Introduction

Here’s one of my very favorite Fall recipes that I really think you’ll enjoy: Ginger Pumpkin Butternut Squash Soup! It’s so delicious and packed with vitamins A, C and K, as well as fiber and potassium.

Servings: 6 Prep Time: 15 minutes Serving Size: 1 cup Cook Time: 20-230 minutes

Ingredients

• 4 cups water
• 1 cup pumpkin puree
• 4 cups butternut squash cubes
• 1 tablespoon ginger powder
• 1/3 cup maple syrup
• 2 tablespoons grass-fed butter
• 1/2 teaspoon sea salt
• 1/4 teaspoon cinnamon
• 1/2 cup plain almond or coconut milk
• 4 leaves fresh sage, torn
• 1/4 greek yogurt

Nutrition Profile

Calories: 186

Fat: 6g Protein: 6g Carbs: 32g Fiber: 4g Sugar: 2g

Cholesterol: 25mg Sodium: 84mg

Notes

For additional protein, try adding grilled shrimp, chicken, or tofu to this recipe!

Directions

1. Add 4 cups of water to a large pot and bring to boil.
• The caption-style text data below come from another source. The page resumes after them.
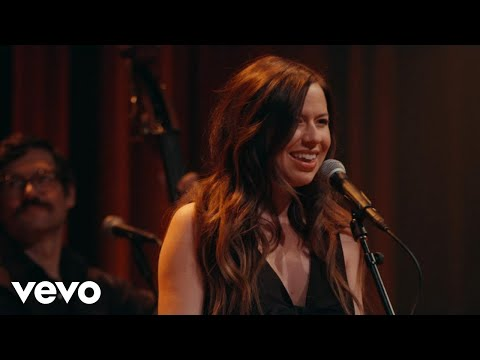 video:Joy Williams - Canary (Live)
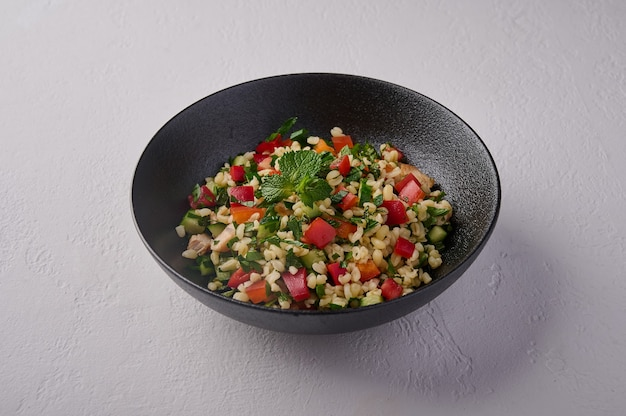 Orientalisches traditionelles salat-tabouleh aus bulgur oder couscous geflügelfleisch petersilie minze in
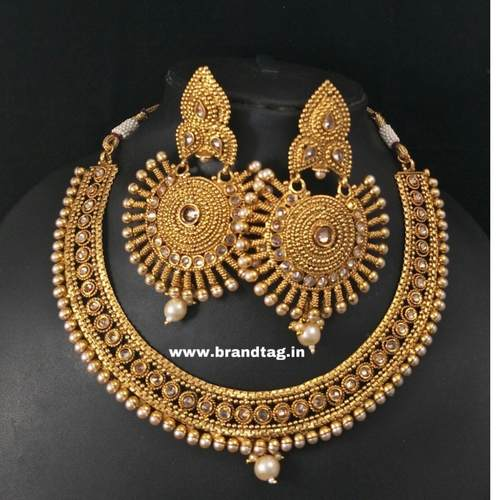 BrandTag's Anushka Necklace set !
Add in butternut squash cubes and a pinch of salt. Boil until squash is tender.

2. Drain the squash and add to a high-speed blender, along with all the remaining ingredients.

3. Blend and then simmer on the stove until warm. Garnish with fresh sage leaves and greek yogurt, and enjoy!